Sweating and heaving under the weight, the crew eventually employed the

Child’s motorized cargo crane to heft the beast onto the deck. Rain sluiced down

in waves, freezing cold and relentless. Lightning arced dangerously close, their

ears splitting with the peals of thunder.

It took twenty men to drag the beast into the cage. Masaru urged caution,

warning the crew to be careful with the tiger’s wings. Akihito was foremost

among them, muscles stretched and humming, joy plainly written on his face.

Kasumi stood to one side, needle-thrower in her hands, watching for any sign

of awakening. She radiated a quiet pride, lips pressed into a tight smile. When the beast was locked behind bars, the bedraggled men gathered

around and cheered, slapping each other’s backs and saluting the brave hunters

and their grim captain, still hanging onto the wheel of his wounded ship. Yamagata saluted back, managed a weary grin. Masaru beamed like a proud

father, eyes aglow, disbelief still etched plainly on his face.

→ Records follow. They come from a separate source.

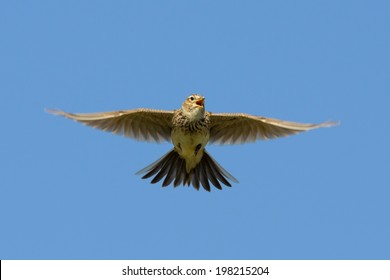 Skylark singing in flight. Isolated on blue sky.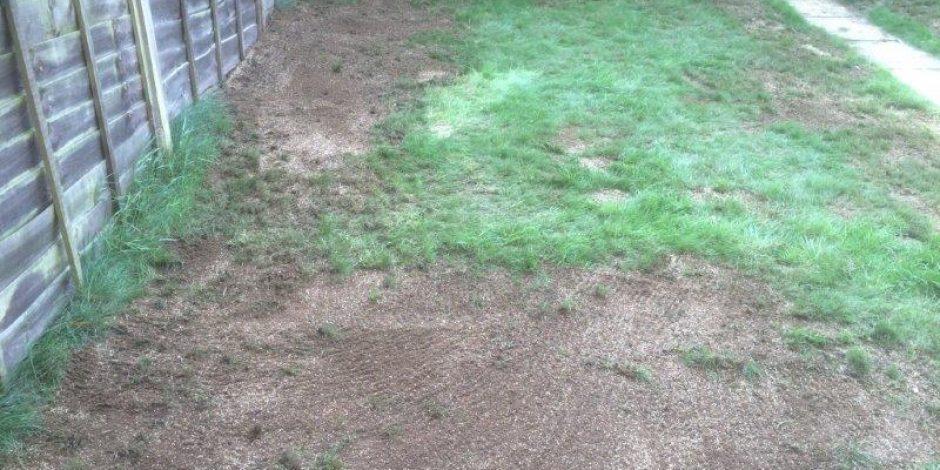 Over-Seeding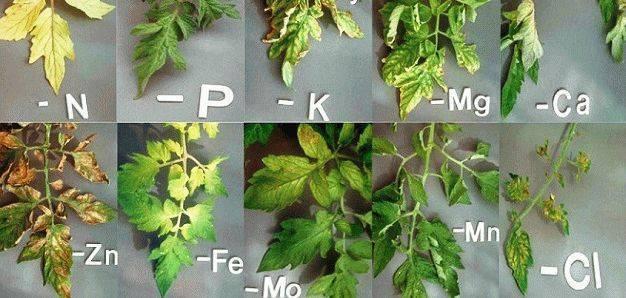 Как определить болезни на рассаде томатов в теплице: «птичий глаз», «серая гниль» и пятнистость — agroxxi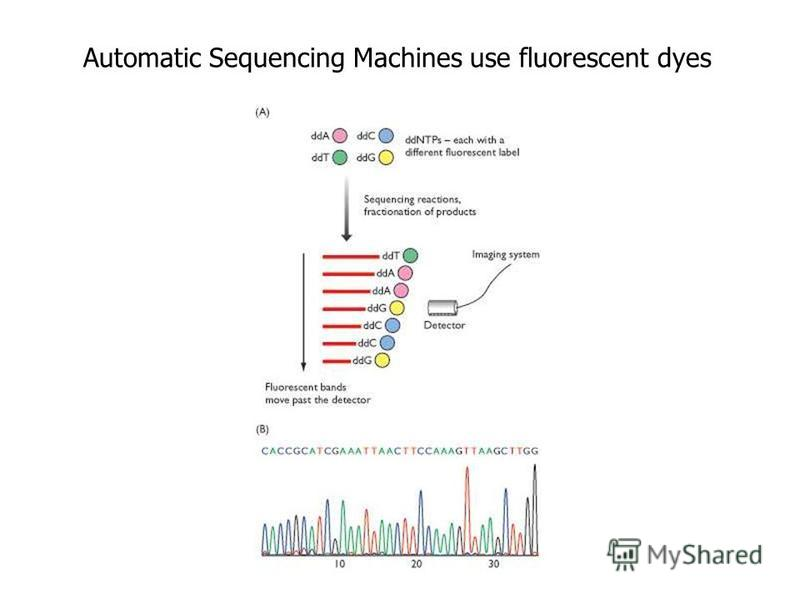 Automatic Sequencing Machines use fluorescent dyes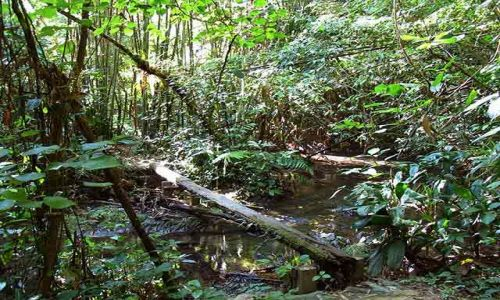 Zdjecie KOSTARYKA / Peninsula de Nicoya / Puntarenas / dżungla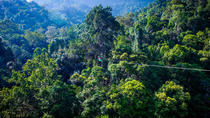 Guided Jungle Flight Zipline Tour on Langkawi Island, Kedah, Ziplines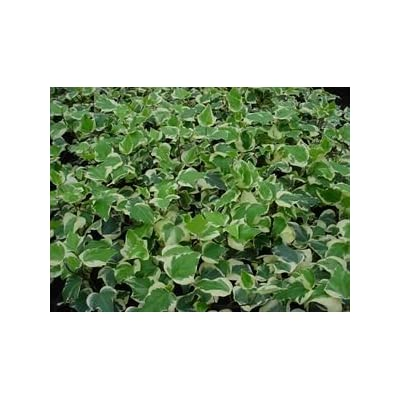 "(Flat of 18 Plants in 3.5"" Pots) Hedera algeriensis 'Gloire de Marengo' Variegated Algerian Ivy - Vining Ivy, Large, Glossy Leaves with Creamy-White Edge, Smooth Texture : Garden & Outdoor"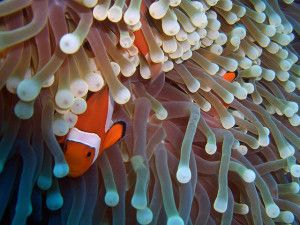 Abound on the earth many examples of which are easily seen on coral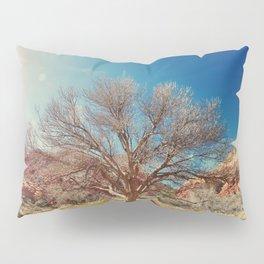 Sun desert tree Pillow Sham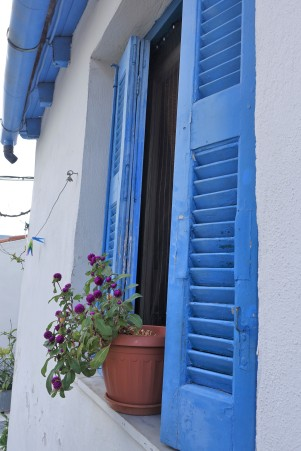 blue shutters and pot plant in Anafiotika, Athens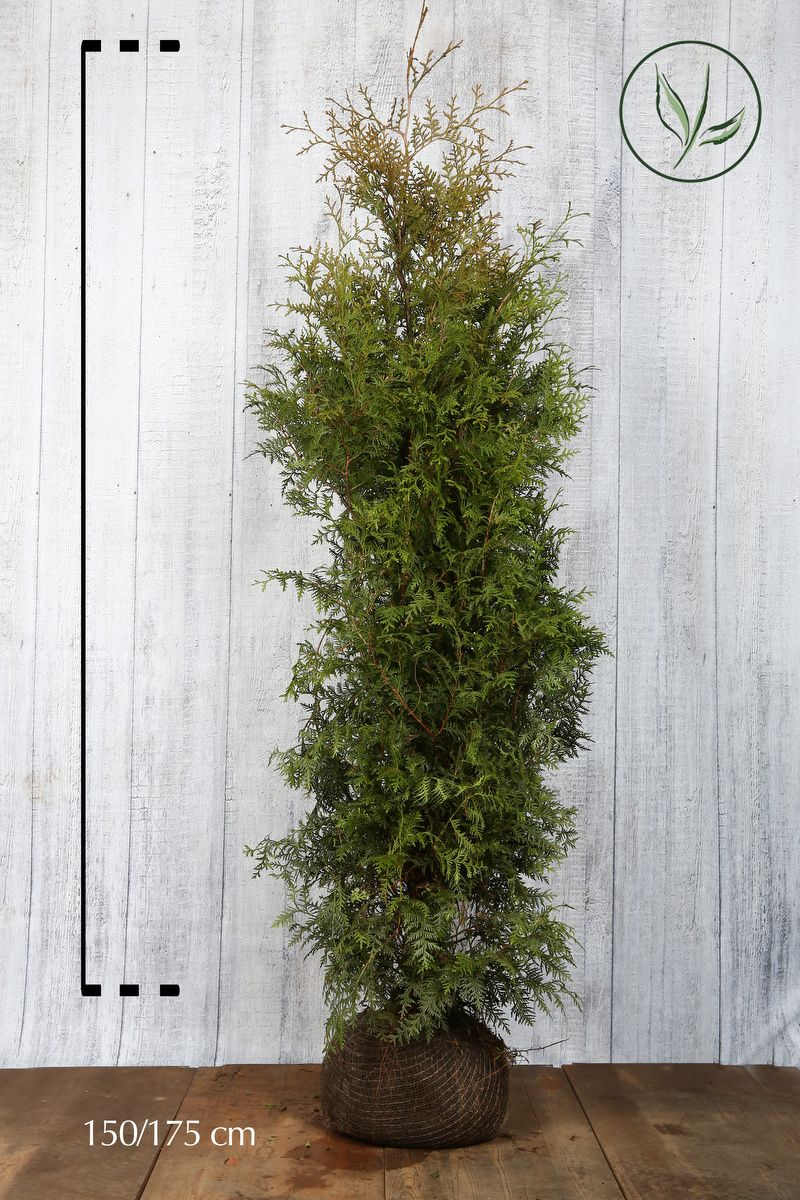 Thuya du Canada 'Brabant' En motte 150-175 cm Qualité extra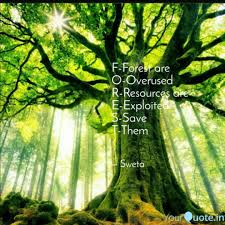 Forest Quotes Gorgeous FForest Are OOverused Quotes Writings By Sweta Kumari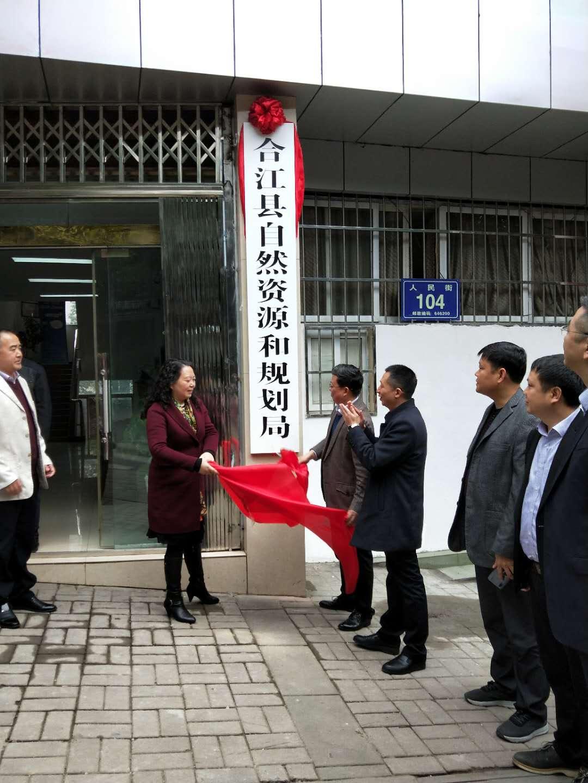 合江县自然资源和规划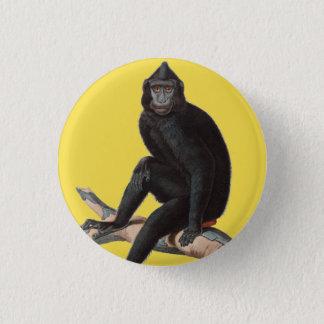Monkey Animal Summer Fun Jungle Tropical Button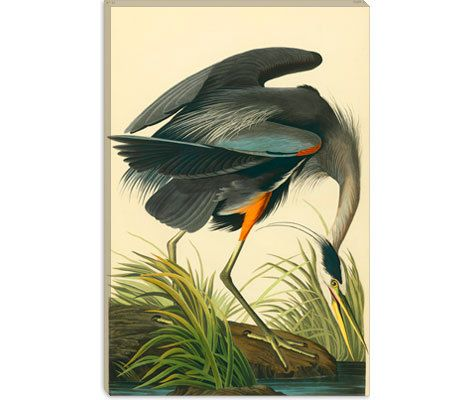 Hey, I found this really awesome Etsy listing at https://www.etsy.com/au/listing/99024367/great-blue-heron-by-john-james-audubon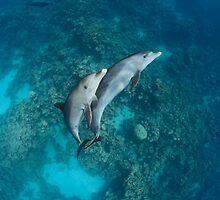 Sweet dolphin couple by Natalia Pryanishnikova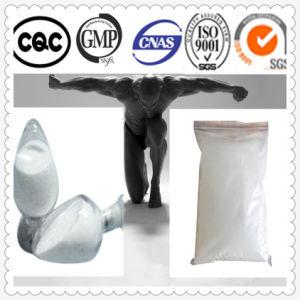 99%Min Purity Tamoxifen Nolvadex CAS No.: 10540-29-1 pictures & photos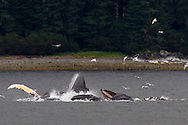 Humpback whales at Morris Reef at the mouth of Peril Straight, where Baranof and Chichagof Island, Alaska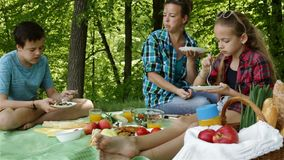 Woman and kids on a picnic at the forest edge - eating stock footage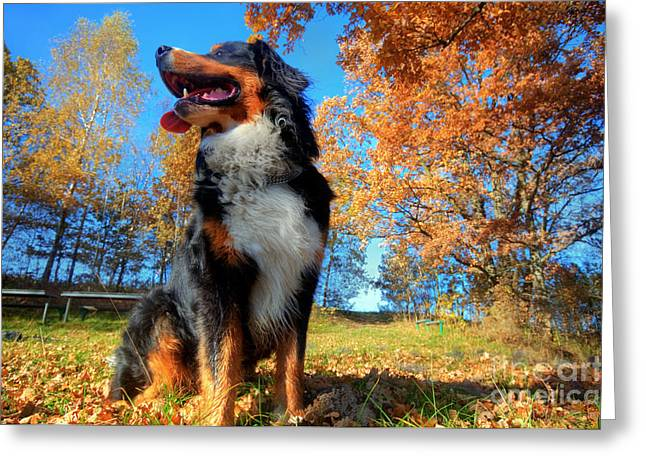 A Happy Bernese Mountain Dog Outdoors Greeting Card by Michal Bednarek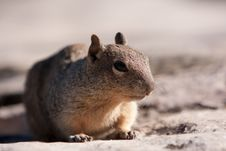 Free Squirrel Posing Royalty Free Stock Photography - 16421157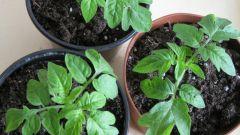 Когда сеять помидоры на рассаду в 2014 году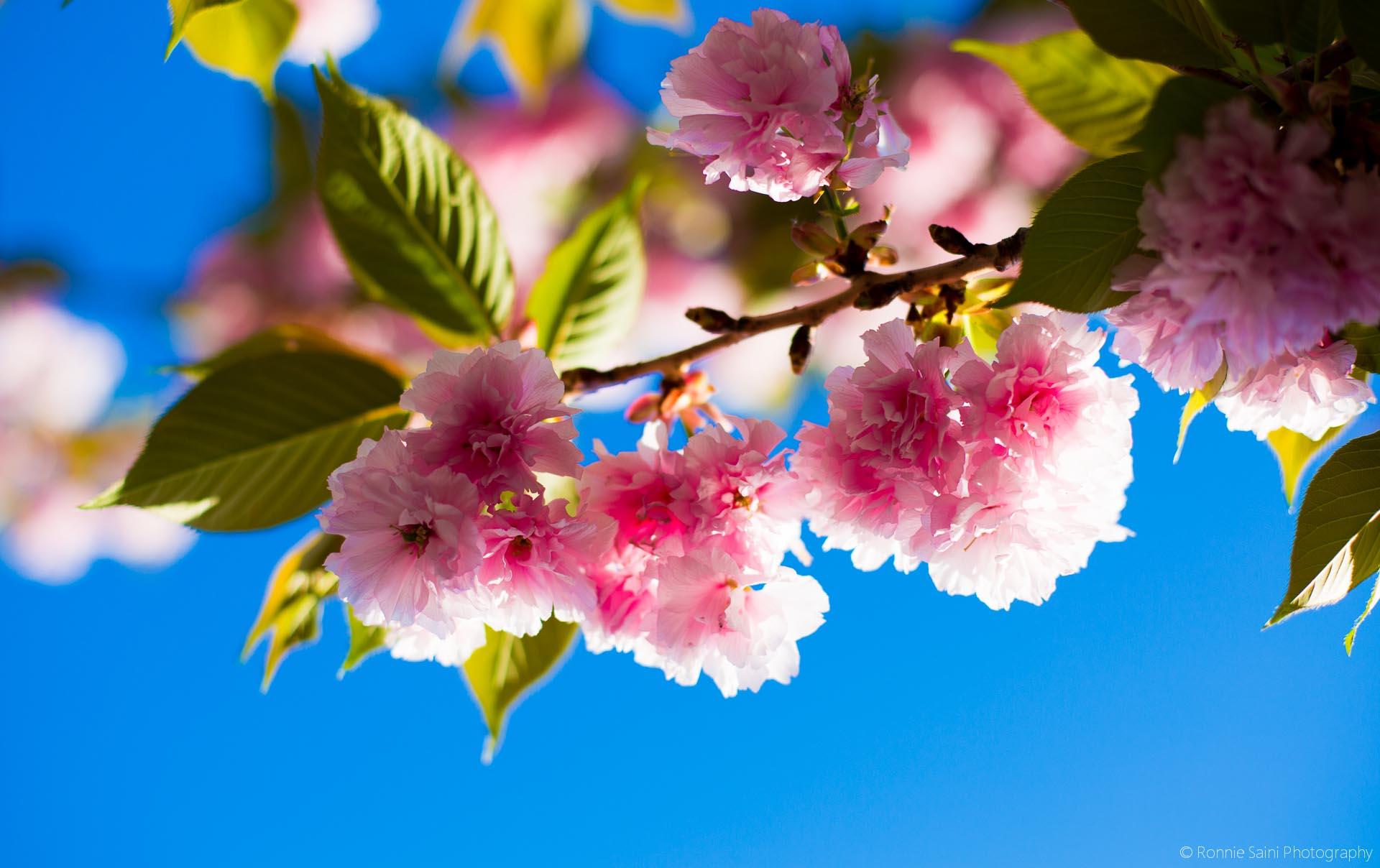 cherry-blossom-washington-boston-10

They had hunted an arashitora. A beast of legend, only a dream. And they

had bested it.

Only Yukiko hung back from the throng, sorrow welling in her eyes. She

watched the men dance and caper around the beast, feeling for its mind amidst

the blacksleep haze. Only the barest whisper of it remained beneath a blanket

of thick sleep, a smoldering cinder, a spark of blinding rage that burned her

mind when she strayed too close.

Indignity. Disbelief. Fury.

KILL YOU.

She could feel it fighting off the poison, fueled by a purity of intent. A promise to itself, to her, which bore it up slowly out of the blackness on a wind of

hate and rage. Not yet.

Not yet. But soon.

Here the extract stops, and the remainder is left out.